Why is Kafka so fast?

Log-structured persistence (Sequential IO)

Kafka utilizes a segmented, append-only log, largely limiting itself to sequential I/O for both reads and writes. Data is accessed directly from disk, even so it is very fast due to sequential IO. Disk access is usually slower due to disk seek via random IO rather than actually accessing the location.

Zero copy

This illustration perfectly explains operations with and without zero copy kafka zero copy.jpeg

Record batching

Kafka clients and brokers will accumulate multiple records in a batch — for both reading and writing — before sending them over the network.

Batch compression

The impact of batching is particularly obvious when compression is enabled, as compression becomes generally more effective as the data size increases. It saves network bandwidth as well as broker's disk IO utilization

Cheap consumers

Unlike traditional MQ-style brokers which remove messages at point of consumption (incurring the penalty of random I/O), Kafka doesn’t remove messages after they are consumed — instead, it independently tracks offsets at each consumer group level. The progression of offsets themselves is published on an internal Kafka topic __consumer_offsets. Again, being an append-only operation, this is fast. Consumers in Kafka are ‘cheap’, insofar as they don’t mutate the log files (only the producer or internal Kafka processes are permitted to do that). This means that a large number of consumers may concurrently read from the same topic without overwhelming the cluster.

Unflushed buffered writes

Kafka doesn’t actually wait for acknowledging the write by flushing data from buffer to disk; the only requirement for an ACK is that the record has been written to the I/O buffer. This in fact is one of the primary reasons why kafka is fast. Downside of this is loss of unflushed data from buffer in case of node failure but replication comes to the rescue to recover the lost data.

Client side optimizations

Most databases and queues do all the heavy lifting while keeping the consumers/clients significantly simpler (e.g. connect to server using a think client using well known wire protocol) than servers.

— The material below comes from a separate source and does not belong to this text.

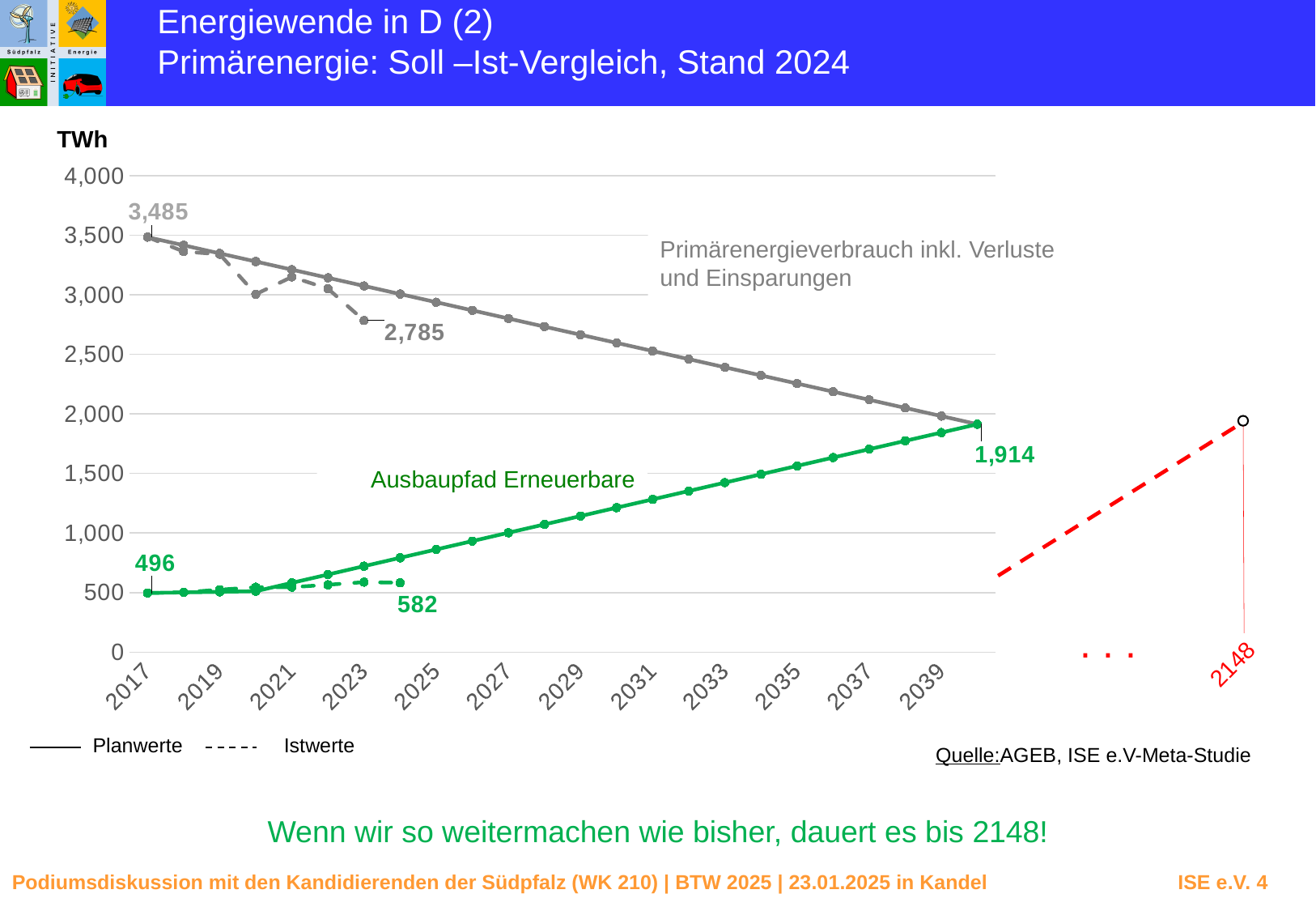
What kind of chart is shown on the slide? line chart What is the value of Primärenergieverbrauch in 2017? 3,485 What is the labelled Istwert for Primärenergieverbrauch in 2023? 2,785 Does the Primärenergieverbrauch plan line rise or fall from 2017 to 2039? fall Is the Primärenergieverbrauch plan value for 2029 greater or less than 3,000? less By how much did the Primärenergieverbrauch fall from the 2017 value of 3,485 to the 2023 Istwert of 2,785? 700 According to the legend, what does the dashed line style represent? Istwerte What value does the Ausbaupfad Erneuerbare plan line reach at its end point? 1,914 Which is larger in 2017: Primärenergieverbrauch or Ausbaupfad Erneuerbare? Primärenergieverbrauch What is the value of the Ausbaupfad Erneuerbare in 2017? 496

Kafka takes a different approach where all the heavy work is done on client side like, hashing the record keys to arrive at the correct partition index, checksumming the records and the compression of the record batch, etc. Client is aware about cluster metadata, so producers directly forward the writes to partition masters instead of asking broker to figure out that part. Consumer groups are aware about offsets and can make intelligent decisions themselves while sourcing records.

Detailed read reference: medium.com/swlh/why-kafka-is-so-fast-bde0d9..

Zookeeper

it is distributed configuration and synchronization service
serves as co-ordination interface between brokers and consumers
stored basic metadata about cluster like topics, brokers, consumer offsets, leader election in case of leader failures, etc
this replicates the data across its ensemble for easy recovery in case of broker/zookeeper failure

Note: ZooKeeper is external dependency in Kafka world and is being replaced by KRaft (which is metadata stored in distributed log internally)